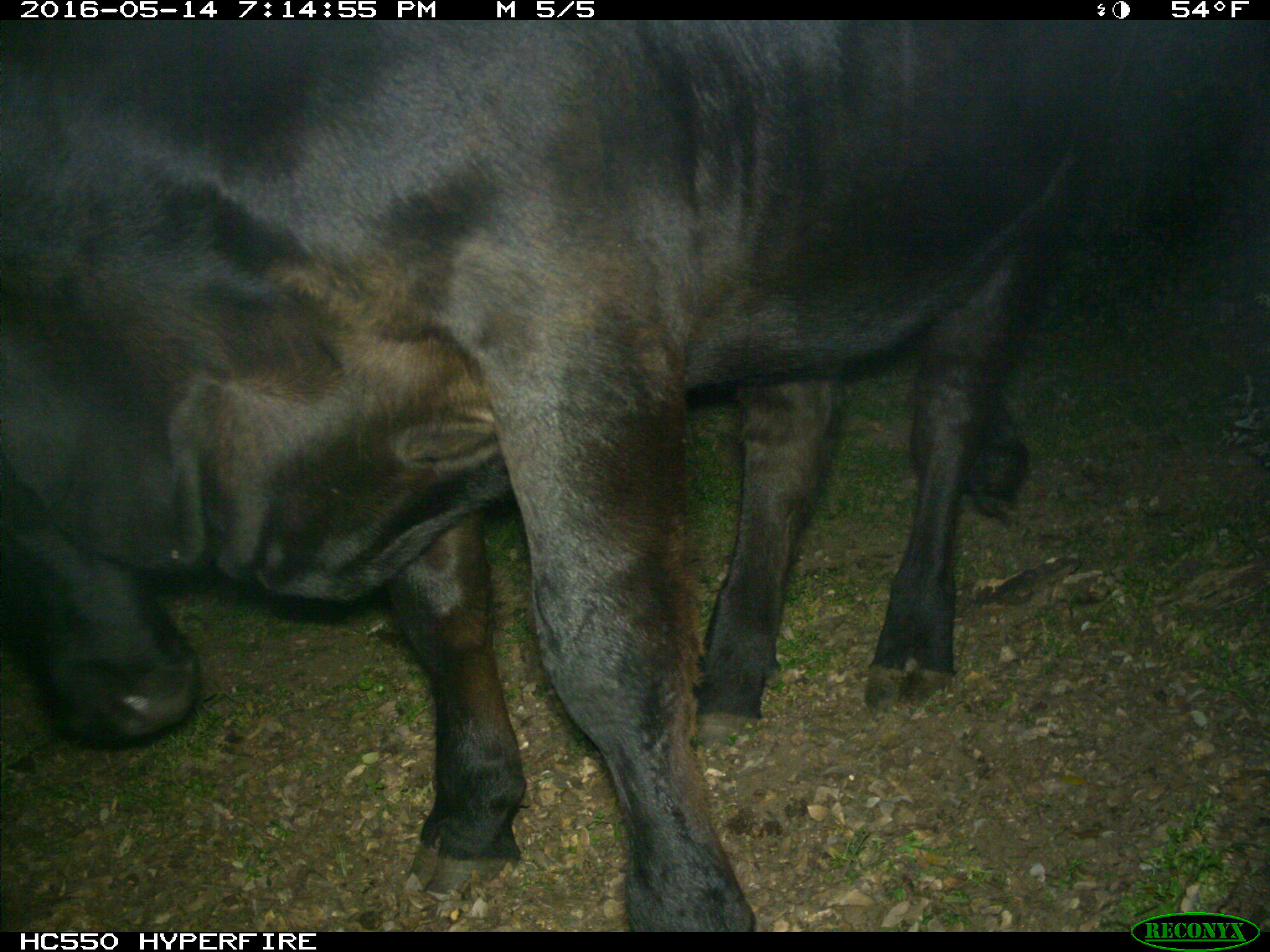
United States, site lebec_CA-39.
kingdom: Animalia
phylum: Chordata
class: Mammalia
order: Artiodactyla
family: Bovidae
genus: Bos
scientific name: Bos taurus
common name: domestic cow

□ □ □ □ □ □ □

What is needed is an exact copy of the data, without any pictures.

▶ **SOLUTION**
United States, site lebec_CA-39.
kingdom: Animalia
phylum: Chordata
class: Mammalia
order: Artiodactyla
family: Bovidae
genus: Bos
scientific name: Bos taurus
common name: domestic cow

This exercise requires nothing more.